Les Syriens continuent de fuir, en silence

(B2) La crise syrienne s’amplifie au point de vue humaine. Selon les derniers chiffres du centre européen de réaction aux crises (ERC), on atteint presque les 2,2 millions de réfugiés hors des frontières (2.045.642 de personnes enregistrées, 2.180.952 au total). Et 4,25 millions de personnes déplacées (idp) à l’intérieur du pays.

Le Liban (environ 800.000 soit presque 20% de la population !) et la Jordanie (environ 550.000 soit presque 10% de la population!) continuent d’accueillir la majorité des réfugiés ainsi que la Turquie (environ 500.000).

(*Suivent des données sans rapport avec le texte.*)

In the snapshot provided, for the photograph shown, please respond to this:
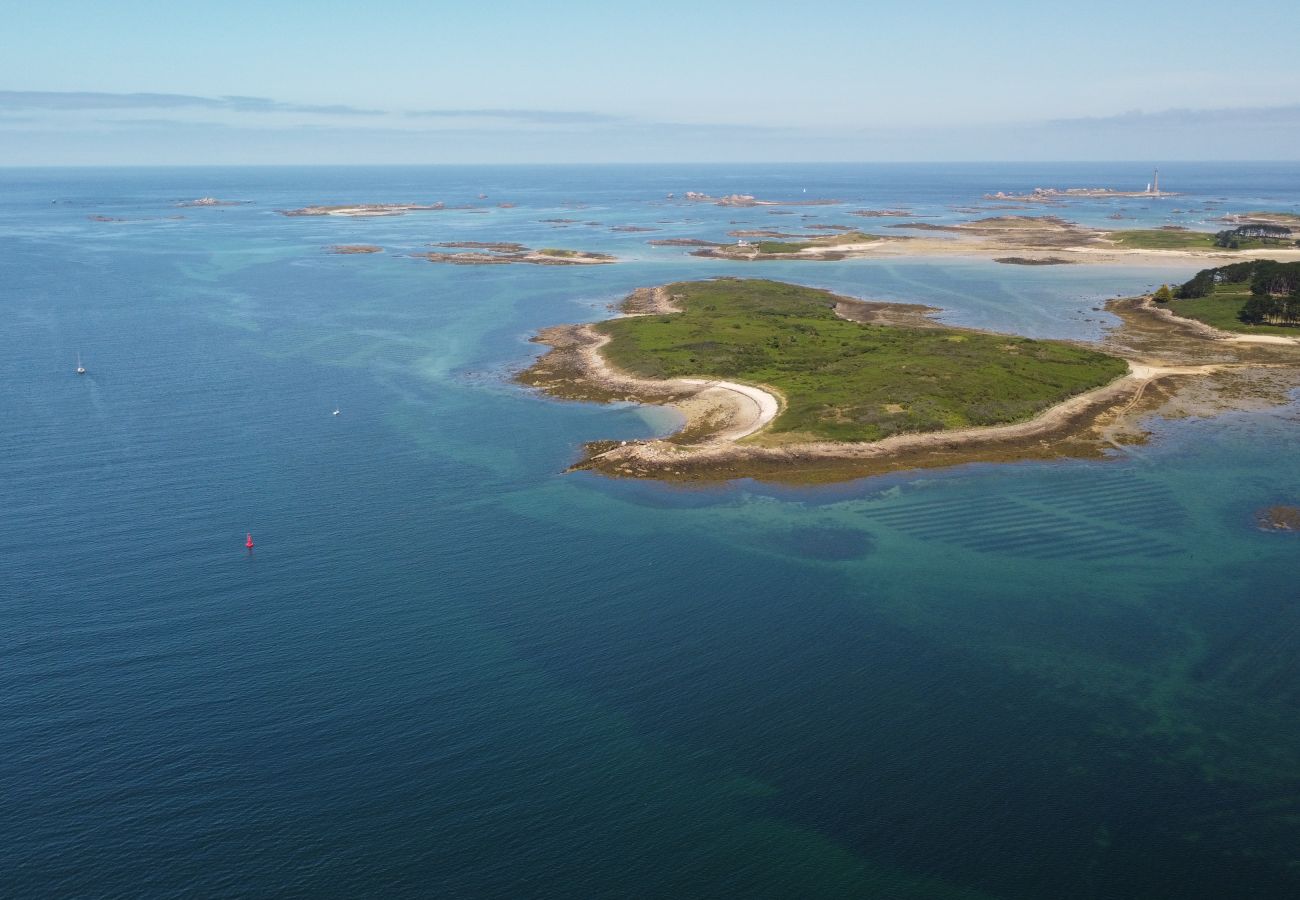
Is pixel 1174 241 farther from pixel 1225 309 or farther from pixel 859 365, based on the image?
pixel 859 365

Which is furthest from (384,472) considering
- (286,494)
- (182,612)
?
(182,612)

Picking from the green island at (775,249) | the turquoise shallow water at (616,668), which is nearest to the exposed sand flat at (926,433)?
the turquoise shallow water at (616,668)

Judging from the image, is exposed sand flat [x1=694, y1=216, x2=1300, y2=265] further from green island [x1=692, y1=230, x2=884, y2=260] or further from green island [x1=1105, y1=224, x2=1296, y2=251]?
green island [x1=1105, y1=224, x2=1296, y2=251]

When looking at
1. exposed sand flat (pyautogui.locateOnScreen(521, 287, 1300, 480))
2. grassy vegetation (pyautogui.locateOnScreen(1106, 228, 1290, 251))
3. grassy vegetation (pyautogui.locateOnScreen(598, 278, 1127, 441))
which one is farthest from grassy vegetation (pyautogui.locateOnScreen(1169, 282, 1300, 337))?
grassy vegetation (pyautogui.locateOnScreen(1106, 228, 1290, 251))

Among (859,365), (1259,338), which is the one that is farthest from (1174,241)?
(859,365)

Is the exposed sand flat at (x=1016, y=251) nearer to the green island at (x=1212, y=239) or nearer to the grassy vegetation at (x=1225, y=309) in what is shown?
the green island at (x=1212, y=239)

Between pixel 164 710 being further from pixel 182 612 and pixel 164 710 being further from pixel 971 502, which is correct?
pixel 971 502

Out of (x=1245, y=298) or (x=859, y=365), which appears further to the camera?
(x=1245, y=298)
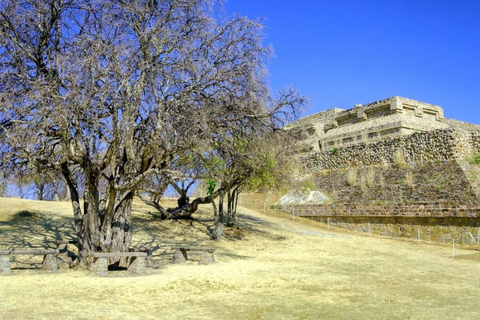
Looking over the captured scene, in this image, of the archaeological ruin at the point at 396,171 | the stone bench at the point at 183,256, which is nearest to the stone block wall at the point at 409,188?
the archaeological ruin at the point at 396,171

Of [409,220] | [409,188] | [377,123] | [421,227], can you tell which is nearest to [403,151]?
[409,188]

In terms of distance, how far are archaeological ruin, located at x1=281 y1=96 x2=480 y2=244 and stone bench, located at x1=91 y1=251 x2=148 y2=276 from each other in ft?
20.3

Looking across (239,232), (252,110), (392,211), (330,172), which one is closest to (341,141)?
(330,172)

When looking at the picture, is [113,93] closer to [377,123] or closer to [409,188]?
[409,188]

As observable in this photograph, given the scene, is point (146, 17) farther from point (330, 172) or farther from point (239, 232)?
point (330, 172)

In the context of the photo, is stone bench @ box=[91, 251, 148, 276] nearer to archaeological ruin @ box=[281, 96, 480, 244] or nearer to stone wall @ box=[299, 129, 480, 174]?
archaeological ruin @ box=[281, 96, 480, 244]

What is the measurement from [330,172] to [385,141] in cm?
366

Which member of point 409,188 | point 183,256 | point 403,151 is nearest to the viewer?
point 183,256

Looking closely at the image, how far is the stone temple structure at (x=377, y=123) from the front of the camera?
88.1 feet

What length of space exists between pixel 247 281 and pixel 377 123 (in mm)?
20510

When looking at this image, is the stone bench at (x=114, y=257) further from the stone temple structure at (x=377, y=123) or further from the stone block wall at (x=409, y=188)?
the stone temple structure at (x=377, y=123)

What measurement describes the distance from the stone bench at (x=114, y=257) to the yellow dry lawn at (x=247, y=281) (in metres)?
0.22

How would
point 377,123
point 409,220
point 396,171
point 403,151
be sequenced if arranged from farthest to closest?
1. point 377,123
2. point 403,151
3. point 396,171
4. point 409,220

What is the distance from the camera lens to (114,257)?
1015 cm
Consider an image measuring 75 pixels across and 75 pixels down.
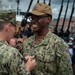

Mais on en trouve aussi beaucoup en Irak (presque 170.000). L’Egypte en accueille 125.000 ; le maghreb en accueille 15.000. Et le flot ne semble pas prêt de tarir …

CriseRefugiesSyrie@E131017

Commentaire :

1° Certains responsables politiques qui estiment que ce sont aux pays voisins d’accueillir en premier les réfugiés ont raison, en théorie, mais commettent souvent une erreur dans la pratique. Un des principaux arguments souvent utilisés est de comparer la situation avec l’ex-Yougoslavie et l’effort consenti par certains pays européens (Allemagne, Autriche, Hongrie…). C’est oublier l’aspect relatif de cet argument. Si on veut vraiment l’utiliser, il faut tenir compte d’une réalité : la population de ces pays. L’effort fourni par le Liban et la Jordanie équivaudrait ainsi à accueillir entre environ 15 millions de personnes en Allemagne et 6 millions en France. On voit bien que le contexte régional est totalement différent !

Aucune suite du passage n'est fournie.